Presence of Tim3+ and PD‐1+ CD8+ T cells identifies microsatellite stable colorectal carcinomas with immune exhaustion and distinct clinicopathological features

• Published in: The Journal of pathology Vol. 257; no. 2; pp. 186 - 197
• Main Authors: Klapholz, Max, Drage, Michael G, Srivastava, Amitabh, Anderson, Ana C
• Format: Journal Article
• Language: English
• Published: Chichester, UK John Wiley & Sons, Ltd 01.06.2022; Wiley Subscription Services, Inc
• Subjects: Adenomatous polyposis coli; Antigen-presenting cells; B7-H1 Antigen; CD4 antigen; CD8 antigen; CD8-Positive T-Lymphocytes; checkpoint receptor; Colorectal cancer; Colorectal carcinoma; Colorectal Neoplasms - genetics; Colorectal Neoplasms - therapy; Effector cells; Flow cytometry; Hepatitis A Virus Cellular Receptor 2 - genetics; Humans; Immune checkpoint; immune exhaustion; Immunofluorescence; Immunohistochemistry; Immunoregulation; Immunotherapy; Lymphocytes; Lymphocytes T; Microsatellite instability; Microsatellite Repeats; microsatellite stable; Patients; PD-L1 protein; Phenotypes; Programmed Cell Death 1 Receptor - genetics; Tumor-infiltrating lymphocytes; Tumors; colorectal carcinoma; immune exhaustion; checkpoint receptor; microsatellite stable
• ISSN: 0022-3417; 1096-9896
• DOI: 10.1002/path.5877

Colorectal carcinoma (CRC) is the second leading cause of cancer mortality worldwide. CRC is stratified into two major groups: microsatellite stable (MSS) and microsatellite instability‐high (MSI‐H). MSS CRC constitutes the majority of cases, has worse overall prognosis, and thus far has failed to respond to immunotherapies targeting the immune checkpoint receptors PD‐1, PD‐L1, and CTLA‐4. Here we examined the alternate immunotherapy targets Tim‐3 and Lag‐3, as well as PD‐1, on immune cells in a cohort of MSS CRC using immunohistochemistry and flow cytometry together with mutational analysis and clinical data.
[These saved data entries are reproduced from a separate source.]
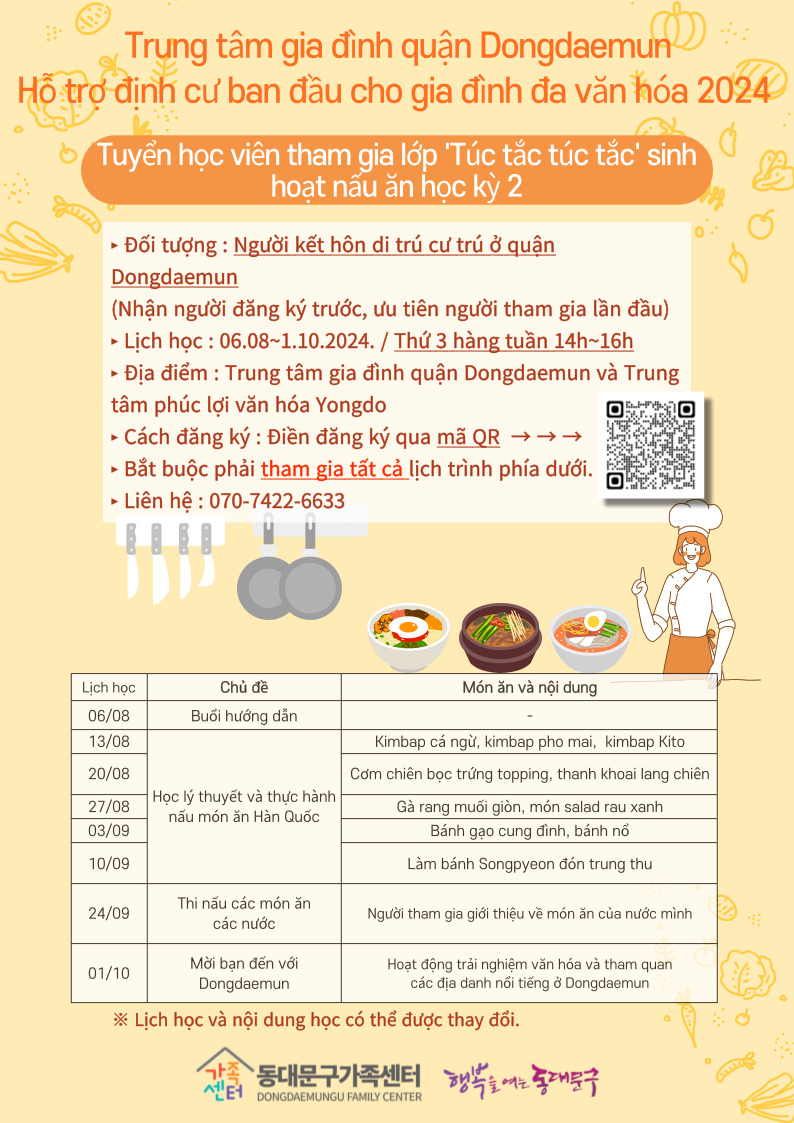 Trung tâm gia đình quận Dongdaemun
Hỗ trợ định cư ban đầu cho gia đình đa văn hóa 2024

Tuyển học viên tham gia lớp 'Túc tắc túc tắc' sinh hoạt nấu ăn học kỳ 2

▸ Đối tượng : Người kết hôn di trú cư trú ở quận Dongdaemun
(Nhận người đăng ký trước, ưu tiên người tham gia lần đầu)
▸ Lịch học : 06.08~1.10.2024. / Thứ 3 hàng tuần 14h~16h
▸ Địa điểm : Trung tâm gia đình quận Dongdaemun và Trung tâm phúc lợi văn hóa Yongdo
▸ Cách đăng ký : Điền đăng ký qua mã QR → → →
▸ Bắt buộc phải tham gia tất cả lịch trình phía dưới.
▸ Liên hệ : 070-7422-6633

| Lịch học | Chủ đề | Món ăn và nội dung |
|---|---|---|
| 06/08 | Buổi hướng dẫn | - |
| 13/08 | Học lý thuyết và thực hành nấu món ăn Hàn Quốc | Kimbap cá ngừ, kimbap pho mai, kimbap Kito |
| 20/08 | | Cơm chiên bọc trứng topping, thanh khoai lang chiên |
| 27/08 | | Gà rang muối giòn, món salad rau xanh |
| 03/09 | | Bánh gạo cung đình, bánh nổ |
| 10/09 | | Làm bánh Songpyeon đón trung thu |
| 24/09 | Thi nấu các món ăn các nước | Người tham gia giới thiệu về món ăn của nước mình |
| 01/10 | Mời bạn đến với Dongdaemun | Hoạt động trải nghiệm văn hóa và tham quan các địa danh nổi tiếng ở Dongdaemun |

※ Lịch học và nội dung học có thể được thay đổi.

가족센터 동대문구가족센터 DONGDAEMUNGU FAMILY CENTER 행복을 여는 동대문구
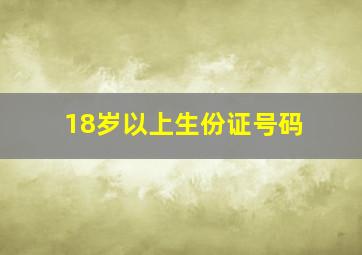 18岁以上生份证号码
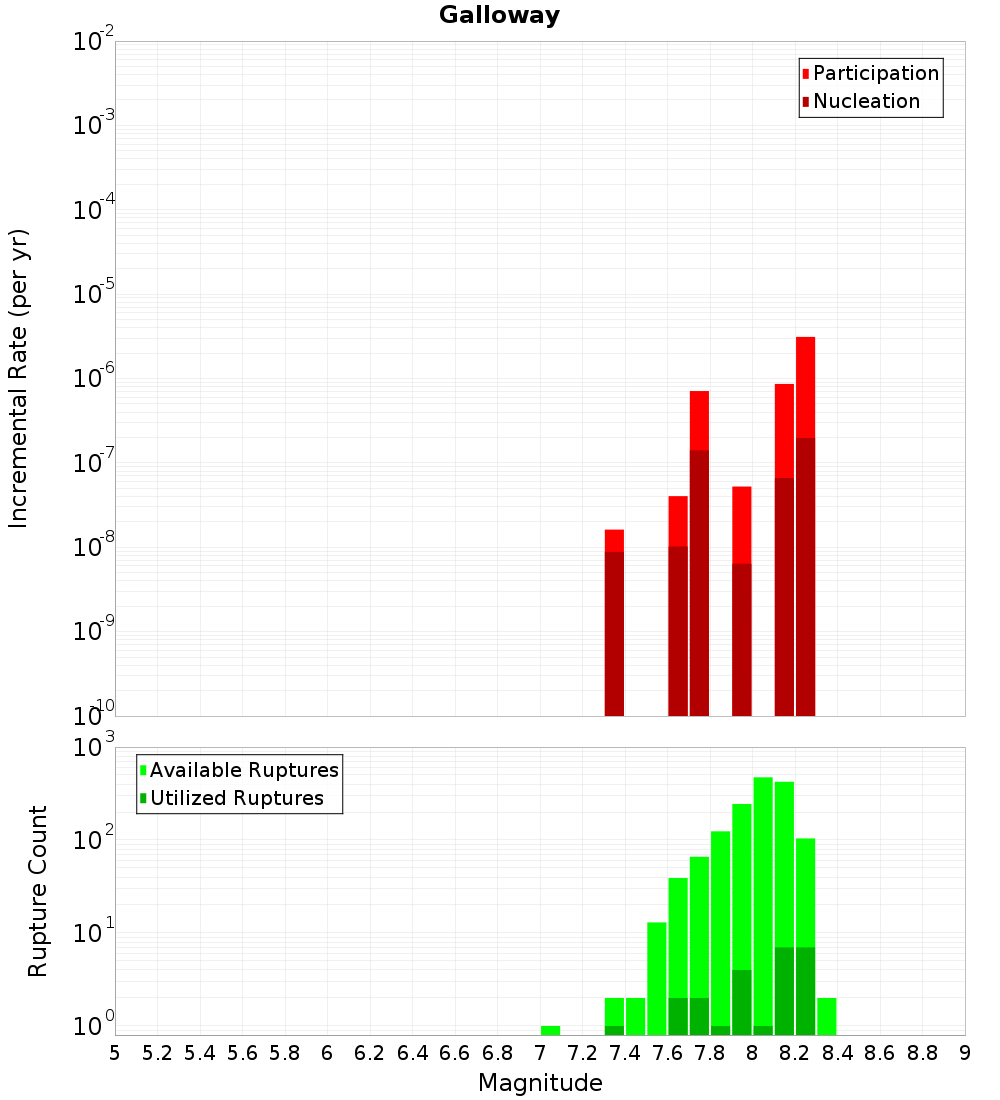 Galloway

Participation
Nucleation

Incremental Rate (per yr)

$10^{-2}$
$10^{-3}$
$10^{-4}$
$10^{-5}$
$10^{-6}$
$10^{-7}$
$10^{-8}$
$10^{-9}$
$10^{-10}$

Available Ruptures
Utilized Ruptures

Rupture Count

$10^{3}$
$10^{2}$
$10^{1}$
$10^{0}$

5 5.2 5.4 5.6 5.8 6 6.2 6.4 6.6 6.8 7 7.2 7.4 7.6 7.8 8 8.2 8.4 8.6 8.8 9

Magnitude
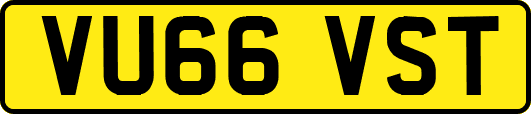 VU66 VST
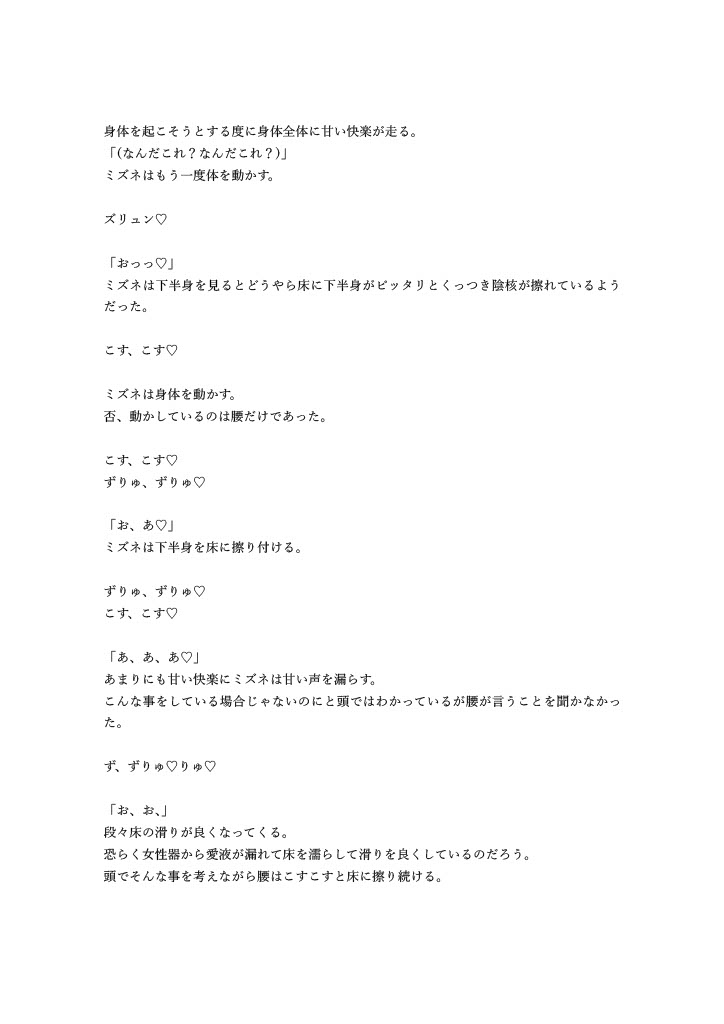 身体を起こそうとする度に身体全体に甘い快楽が走る。
「(なんだこれ？なんだこれ？)」
ミズネはもう一度体を動かす。

ズリュン♡

「おっっ♡」
ミズネは下半身を見るとどうやら床に下半身がピッタリとくっつき陰核が擦れているようだった。

こす、こす♡

ミズネは身体を動かす。
否、動かしているのは腰だけであった。

こす、こす♡
ずりゅ、ずりゅ♡

「お、あ♡」
ミズネは下半身を床に擦り付ける。

ずりゅ、ずりゅ♡
こす、こす♡

「あ、あ、あ♡」
あまりにも甘い快楽にミズネは甘い声を漏らす。
こんな事をしている場合じゃないのにと頭ではわかっているが腰が言うことを聞かなかった。

ず、ずりゅ♡りゅ♡

「お、お、」
段々床の滑りが良くなってくる。
恐らく女性器から愛液が漏れて床を濡らして滑りを良くしているのだろう。
頭でそんな事を考えながら腰はこすこすと床に擦り続ける。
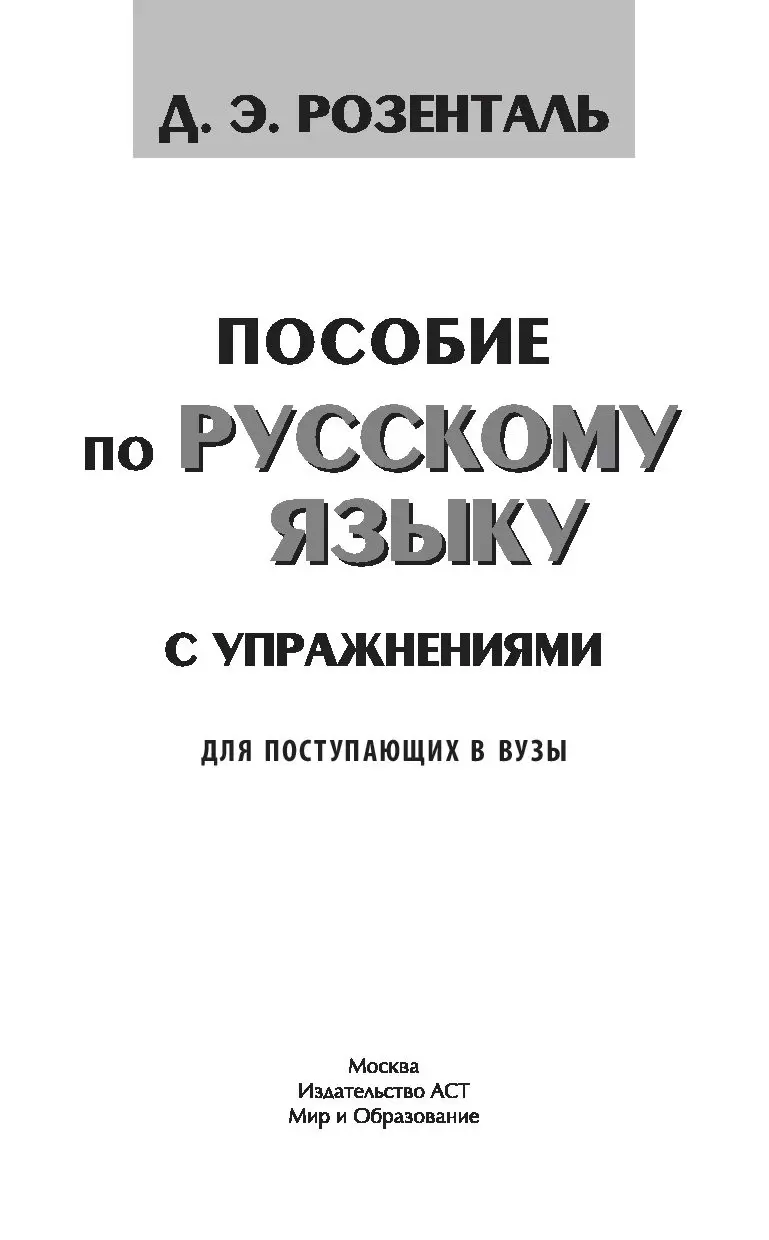 Д. Э. РОЗЕНТАЛЬ

ПОСОБИЕ
по РУССКОМУ
ЯЗЫКУ

С УПРАЖНЕНИЯМИ

ДЛЯ ПОСТУПАЮЩИХ В ВУЗЫ

Москва
Издательство АСТ
Мир и Образование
We found that PD‐1 was variably expressed across CD4+ tumor‐infiltrating lymphocyte (TIL) subtypes, and Tim‐3 was mostly restricted to CD4+ regulatory T cells. Lag‐3, when detected by flow cytometry, was largely coexpressed with Tim‐3 and PD‐1 in CD4+ TILs. Furthermore, Tim‐3+PD‐1+ CD8+ TILs accumulated in the tumor and exhibited a dysfunctional or ‘exhausted’ phenotype. Notably, we observed a subset of patients with a high proportion of Tim‐3−PD‐1− CD8+ TILs and, conversely, a low proportion of Tim‐3+PD‐1+ CD8+ TILs, thus stratifying MSS CRC patients based on a feature of immune exhaustion (MSS‐ImmEx). MSS‐ImmExhi patients had abundant Tim‐3+PD‐1+ CD8+ TILs, PD‐1+ CD4+ effector, and regulatory T cells, and were enriched for left‐sided colon tumors and mutations in the APC tumor‐suppressor gene. We further investigated the spatial organization of Tim‐3, Lag‐3, PD‐1, and PD‐L1 by immunohistochemistry and found higher levels in the tumor margin; however, MSS‐ImmExhi tumors exhibited a higher density of Tim‐3+ cells in the tumor center over MSS‐ImmExlow tumors. Immunofluorescence revealed a higher density of PD‐1+/CD8+ cells in the tumor center in this group. Our findings identify a subset of MSS CRC that exhibits evidence of higher prior immune activation (MSS‐ImmExhi) in which therapies targeting Tim‐3 in conjunction with anti‐PD‐1 or other immunotherapies may provide clinical benefit. © 2022 The Pathological Society of Great Britain and Ireland.